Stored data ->
──────────

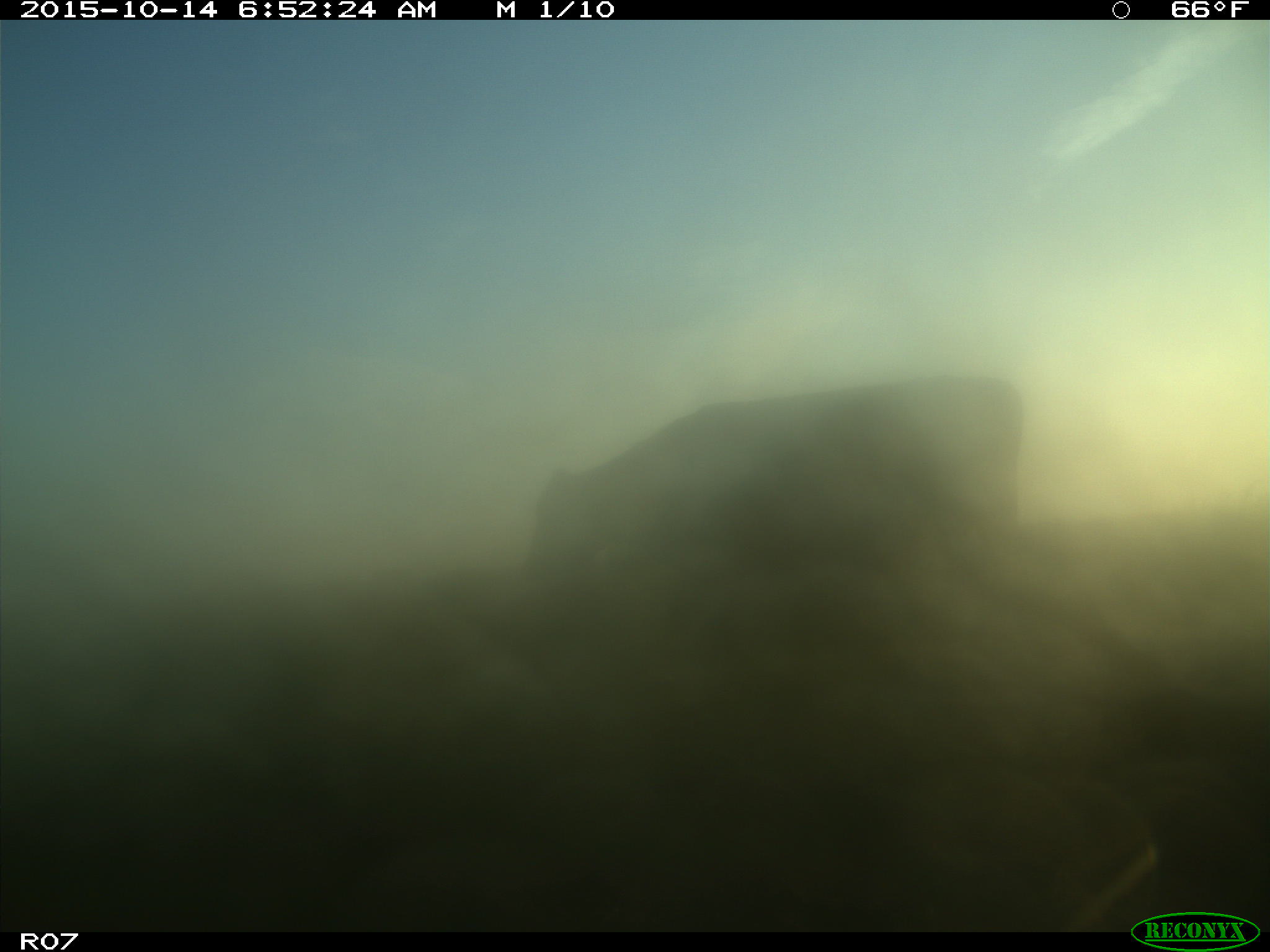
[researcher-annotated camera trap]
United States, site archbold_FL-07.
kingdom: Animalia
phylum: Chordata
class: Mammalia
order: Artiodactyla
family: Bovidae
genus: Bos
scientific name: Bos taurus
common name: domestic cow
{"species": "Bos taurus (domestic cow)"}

──────────

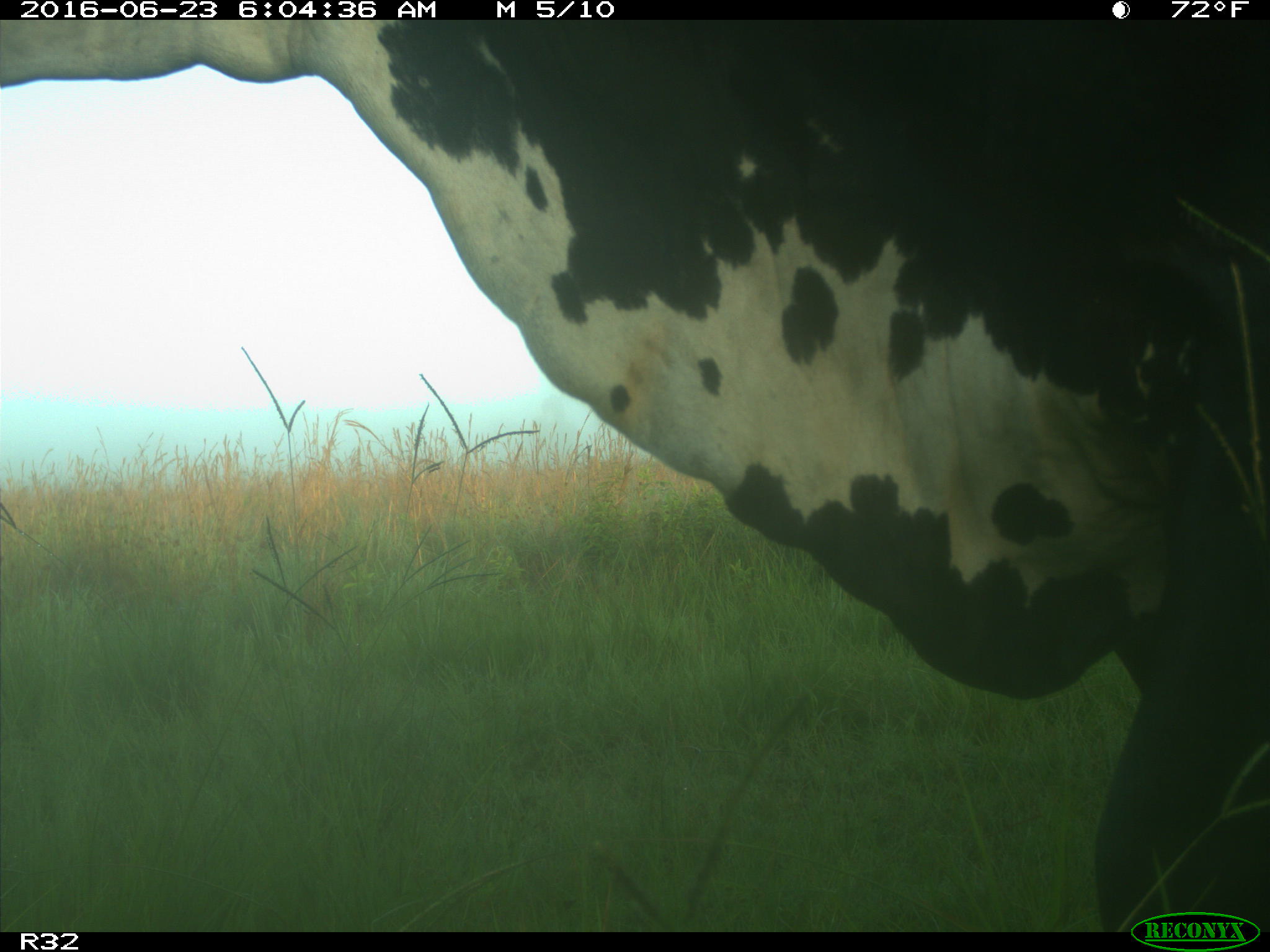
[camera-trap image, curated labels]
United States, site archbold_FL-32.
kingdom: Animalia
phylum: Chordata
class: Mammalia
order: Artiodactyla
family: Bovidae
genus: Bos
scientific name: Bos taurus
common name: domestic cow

──────────

DESCRIPTION OF THE TASK -> Please copy every line from the entries that includes the word "United".

TASK ANSWER ->
United States, site archbold_FL-07.
United States, site archbold_FL-32.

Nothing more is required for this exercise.